Welcome to the club (was Re: )

From: Michel Jullian (mj@exbang.com)
Date: Fri Sep 17 1999 - 13:38:42 EDT


Lars Pellarin wrote:

> (whats core opcodes btw?)

Think of opcodes as hardware synth modules, whose inputs lie between the (),
and into whose output you can plug a wire "RedWire" by typing :
RedWire = buzz(440,...);
where 440 is the desired frequency and '...' stands for other inputs which I
can't remember off hand. Note that if you replace 440 with BlueWire, itself
plugged into another oscillator's output, you are doing FM :-)

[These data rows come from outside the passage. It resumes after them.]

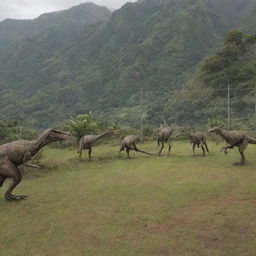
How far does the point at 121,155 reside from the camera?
15859 millimetres

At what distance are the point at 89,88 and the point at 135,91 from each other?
15240 mm

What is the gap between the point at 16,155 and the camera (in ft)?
27.7

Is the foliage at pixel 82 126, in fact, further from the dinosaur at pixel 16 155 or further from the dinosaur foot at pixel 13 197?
the dinosaur foot at pixel 13 197

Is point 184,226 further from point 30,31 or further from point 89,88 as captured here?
point 30,31

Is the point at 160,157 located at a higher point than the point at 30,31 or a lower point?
lower

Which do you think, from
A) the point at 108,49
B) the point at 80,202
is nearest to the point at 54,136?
the point at 80,202

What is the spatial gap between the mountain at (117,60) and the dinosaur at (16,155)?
1191 inches

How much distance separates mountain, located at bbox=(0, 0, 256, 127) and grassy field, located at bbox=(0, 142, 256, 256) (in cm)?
2823

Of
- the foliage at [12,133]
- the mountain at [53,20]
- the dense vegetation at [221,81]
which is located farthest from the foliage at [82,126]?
the mountain at [53,20]

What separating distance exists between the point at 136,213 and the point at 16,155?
3400mm

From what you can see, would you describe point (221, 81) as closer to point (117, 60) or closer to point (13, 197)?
point (13, 197)

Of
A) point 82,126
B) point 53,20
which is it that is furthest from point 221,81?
point 53,20

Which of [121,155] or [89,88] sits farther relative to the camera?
[89,88]

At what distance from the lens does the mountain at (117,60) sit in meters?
65.6
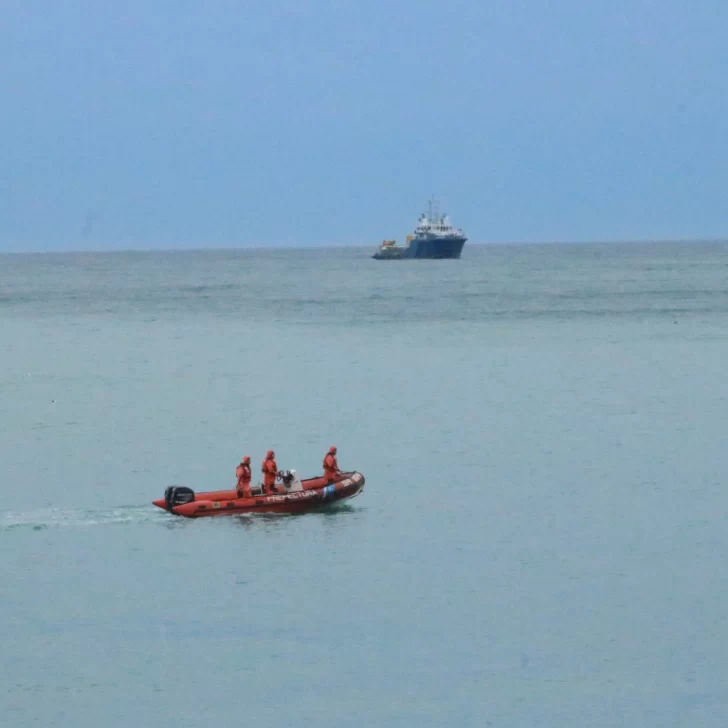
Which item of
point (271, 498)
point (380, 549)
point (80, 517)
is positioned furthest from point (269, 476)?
point (380, 549)

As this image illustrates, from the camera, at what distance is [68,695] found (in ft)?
78.6

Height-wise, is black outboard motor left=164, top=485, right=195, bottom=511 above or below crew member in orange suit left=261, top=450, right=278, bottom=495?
below

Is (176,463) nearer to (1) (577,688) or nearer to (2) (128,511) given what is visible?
(2) (128,511)

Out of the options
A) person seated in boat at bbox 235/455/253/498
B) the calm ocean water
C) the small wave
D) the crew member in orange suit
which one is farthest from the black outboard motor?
the crew member in orange suit

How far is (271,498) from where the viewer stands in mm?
37156

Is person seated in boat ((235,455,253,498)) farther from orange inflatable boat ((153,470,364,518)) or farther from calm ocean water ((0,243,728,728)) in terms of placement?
calm ocean water ((0,243,728,728))

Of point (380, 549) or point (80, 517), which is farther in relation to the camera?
point (80, 517)

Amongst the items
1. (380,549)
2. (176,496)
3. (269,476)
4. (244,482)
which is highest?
(269,476)

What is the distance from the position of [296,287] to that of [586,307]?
60.7m

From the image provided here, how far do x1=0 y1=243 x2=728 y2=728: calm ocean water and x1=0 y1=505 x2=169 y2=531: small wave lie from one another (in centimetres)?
12

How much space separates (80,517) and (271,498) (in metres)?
4.94

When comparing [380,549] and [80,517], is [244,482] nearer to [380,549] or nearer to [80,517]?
[80,517]

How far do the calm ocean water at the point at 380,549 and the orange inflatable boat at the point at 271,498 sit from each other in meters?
0.41

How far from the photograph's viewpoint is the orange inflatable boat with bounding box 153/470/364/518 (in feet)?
120
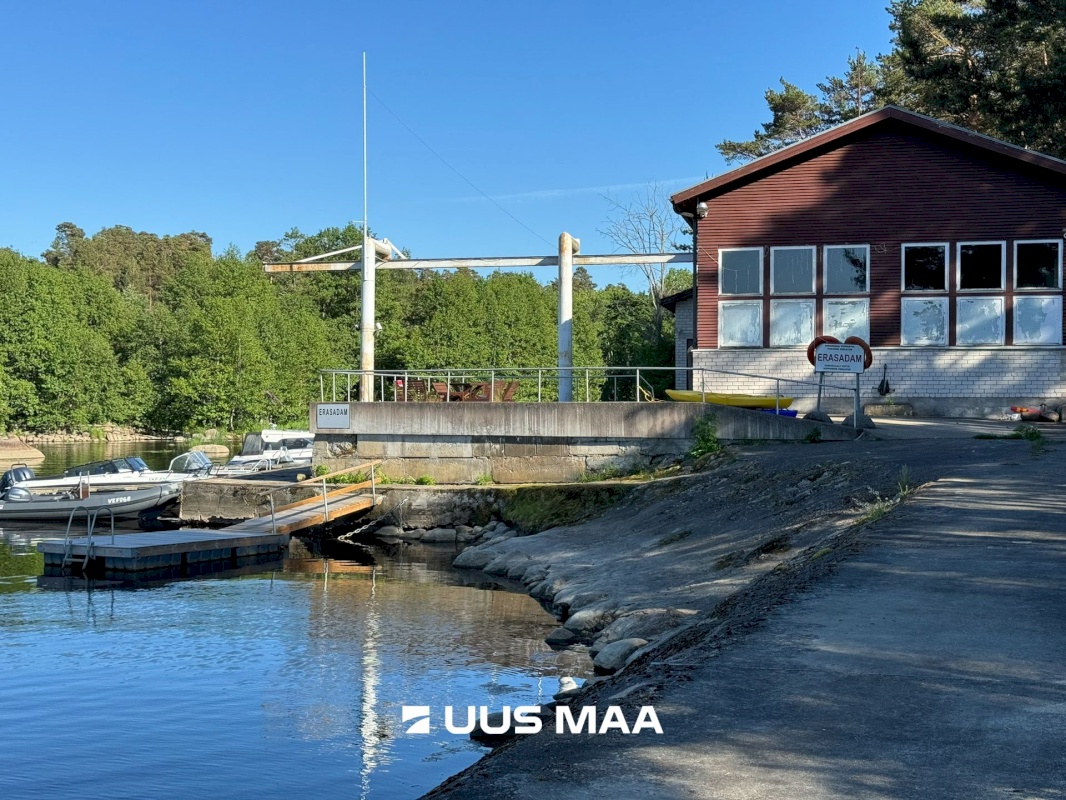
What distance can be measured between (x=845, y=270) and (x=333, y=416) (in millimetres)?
13573

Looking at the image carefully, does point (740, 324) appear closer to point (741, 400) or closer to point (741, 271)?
point (741, 271)

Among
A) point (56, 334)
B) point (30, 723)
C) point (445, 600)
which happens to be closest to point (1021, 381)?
point (445, 600)

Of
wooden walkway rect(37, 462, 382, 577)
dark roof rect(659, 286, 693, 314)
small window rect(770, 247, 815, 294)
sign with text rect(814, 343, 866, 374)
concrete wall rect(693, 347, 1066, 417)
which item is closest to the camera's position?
wooden walkway rect(37, 462, 382, 577)

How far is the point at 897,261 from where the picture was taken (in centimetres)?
2936

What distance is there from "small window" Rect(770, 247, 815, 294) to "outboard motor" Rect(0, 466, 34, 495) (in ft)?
79.2

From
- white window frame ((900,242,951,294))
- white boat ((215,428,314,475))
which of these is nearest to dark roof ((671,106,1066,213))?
white window frame ((900,242,951,294))

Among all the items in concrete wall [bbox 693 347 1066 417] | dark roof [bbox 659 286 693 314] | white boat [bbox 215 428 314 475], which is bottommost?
white boat [bbox 215 428 314 475]

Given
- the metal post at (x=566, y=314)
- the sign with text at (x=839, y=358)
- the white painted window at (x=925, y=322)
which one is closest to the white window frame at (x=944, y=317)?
the white painted window at (x=925, y=322)

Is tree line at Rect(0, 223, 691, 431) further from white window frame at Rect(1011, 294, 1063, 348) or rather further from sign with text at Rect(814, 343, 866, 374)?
sign with text at Rect(814, 343, 866, 374)

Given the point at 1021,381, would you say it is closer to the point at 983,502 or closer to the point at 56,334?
the point at 983,502

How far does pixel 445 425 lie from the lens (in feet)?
92.9

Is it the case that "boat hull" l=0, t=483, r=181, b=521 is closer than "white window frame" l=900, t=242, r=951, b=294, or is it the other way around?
"white window frame" l=900, t=242, r=951, b=294

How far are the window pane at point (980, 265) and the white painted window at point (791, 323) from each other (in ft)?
12.4

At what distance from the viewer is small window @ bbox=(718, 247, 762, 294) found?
98.8 ft
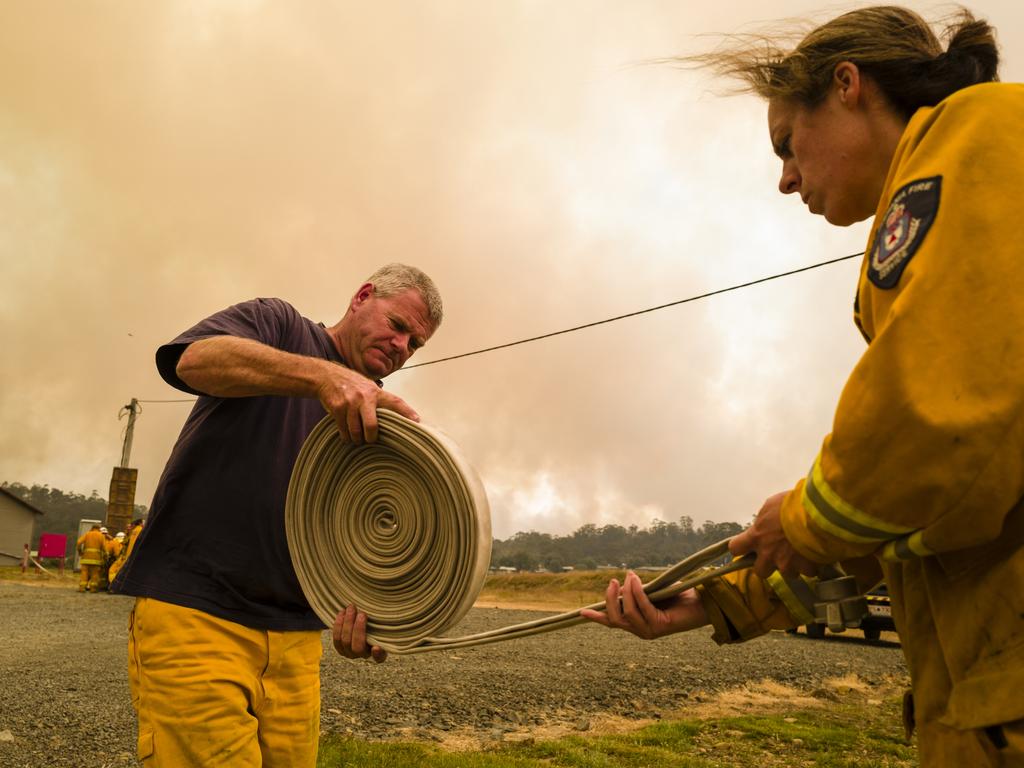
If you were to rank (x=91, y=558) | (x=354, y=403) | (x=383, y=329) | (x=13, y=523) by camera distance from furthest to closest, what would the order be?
(x=13, y=523) → (x=91, y=558) → (x=383, y=329) → (x=354, y=403)

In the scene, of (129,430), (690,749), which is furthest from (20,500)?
(690,749)

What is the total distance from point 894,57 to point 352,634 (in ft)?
7.55

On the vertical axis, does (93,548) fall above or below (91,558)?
above

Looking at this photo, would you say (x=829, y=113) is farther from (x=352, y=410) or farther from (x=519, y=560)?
(x=519, y=560)

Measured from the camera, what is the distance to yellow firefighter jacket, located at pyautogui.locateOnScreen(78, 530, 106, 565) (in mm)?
24567

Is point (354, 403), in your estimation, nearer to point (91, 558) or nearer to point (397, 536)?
point (397, 536)

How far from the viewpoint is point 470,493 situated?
257cm

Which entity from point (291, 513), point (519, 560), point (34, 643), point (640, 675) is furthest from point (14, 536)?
point (291, 513)

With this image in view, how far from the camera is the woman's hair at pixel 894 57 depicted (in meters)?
1.86

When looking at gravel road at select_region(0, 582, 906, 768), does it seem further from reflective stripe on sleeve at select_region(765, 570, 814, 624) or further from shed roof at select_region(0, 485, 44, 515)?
shed roof at select_region(0, 485, 44, 515)

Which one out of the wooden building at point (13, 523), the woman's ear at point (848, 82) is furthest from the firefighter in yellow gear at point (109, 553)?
the wooden building at point (13, 523)

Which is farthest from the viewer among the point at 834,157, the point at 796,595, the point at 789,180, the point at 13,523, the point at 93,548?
the point at 13,523

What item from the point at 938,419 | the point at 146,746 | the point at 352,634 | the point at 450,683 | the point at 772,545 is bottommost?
the point at 450,683

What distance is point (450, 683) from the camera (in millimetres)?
9453
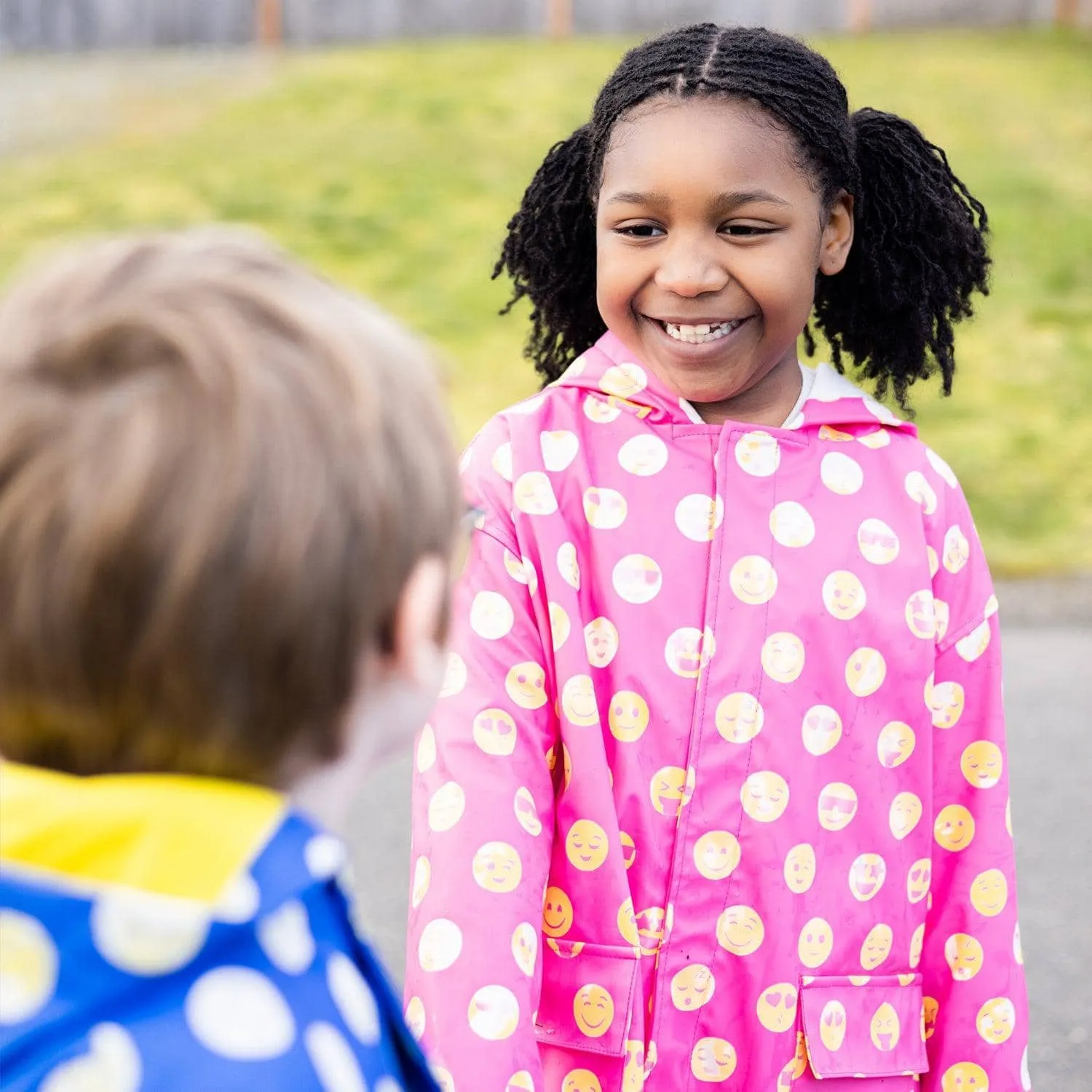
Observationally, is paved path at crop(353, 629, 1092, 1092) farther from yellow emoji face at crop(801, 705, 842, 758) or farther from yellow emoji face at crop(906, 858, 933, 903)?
yellow emoji face at crop(801, 705, 842, 758)

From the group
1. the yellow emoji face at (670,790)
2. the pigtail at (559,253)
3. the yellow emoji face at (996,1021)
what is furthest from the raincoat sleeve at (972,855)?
the pigtail at (559,253)

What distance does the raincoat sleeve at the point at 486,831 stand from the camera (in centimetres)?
164

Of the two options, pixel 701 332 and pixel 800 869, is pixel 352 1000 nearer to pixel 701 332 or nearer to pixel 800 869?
pixel 800 869

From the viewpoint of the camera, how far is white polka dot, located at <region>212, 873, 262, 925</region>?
0.94 metres

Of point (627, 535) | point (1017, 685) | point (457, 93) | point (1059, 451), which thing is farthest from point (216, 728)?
point (457, 93)

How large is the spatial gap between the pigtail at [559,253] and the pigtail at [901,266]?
360mm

'Core opcodes' are opcodes built into the language, by opposition with 'user
defined opcodes' which are opcodes whose code is typed directly into the SAOL
file by the user.

> >These instruments are both really boring (sine-wave oscillators) but
> >it shows that all the tools are there to code algorithms at the lowest
> >level ...
>
> I see. So that means YES, i can do things never done before... IF i have the
> coding skill (obviousely i would be able to do anything if i had the skill
> but... you know)

SAOL at the lowest level (without using opcodes), like in "x=x-a*y;", is much
simpler and more readable than C (of which it seems to be a self-sufficient
subset), but still needs learning ;-)

> well, that sfront programs output needs to be compiled right? - i dont have
> a compiler, so i guess i cant make the dlls huh? I really need that C stuff
> dont i?

You'll have to wait for a few weeks I expect before sfront can produce dlls,
and a few more before it can produce Buzz machines. Michael Gogins has done
some solid conception (with help from Ross Bencina and meagre help from me)
and will start coding demand-driven plugability into sfront's output in a few
days he tells me, right after he has finished a Java interface for sfront.

For the moment SFront outputs a standalone program sa.c which, when compiled
into sa.exe (you need a win32 version of gcc or lcc for this, ask me for the
url if you don't know where to find it) and run, produces output.wav. It's all
command-line stuff, you'll find the syntaxes in John's book's simple example
tutorial. I recommend the use of a .bat file to do it all with one double-click.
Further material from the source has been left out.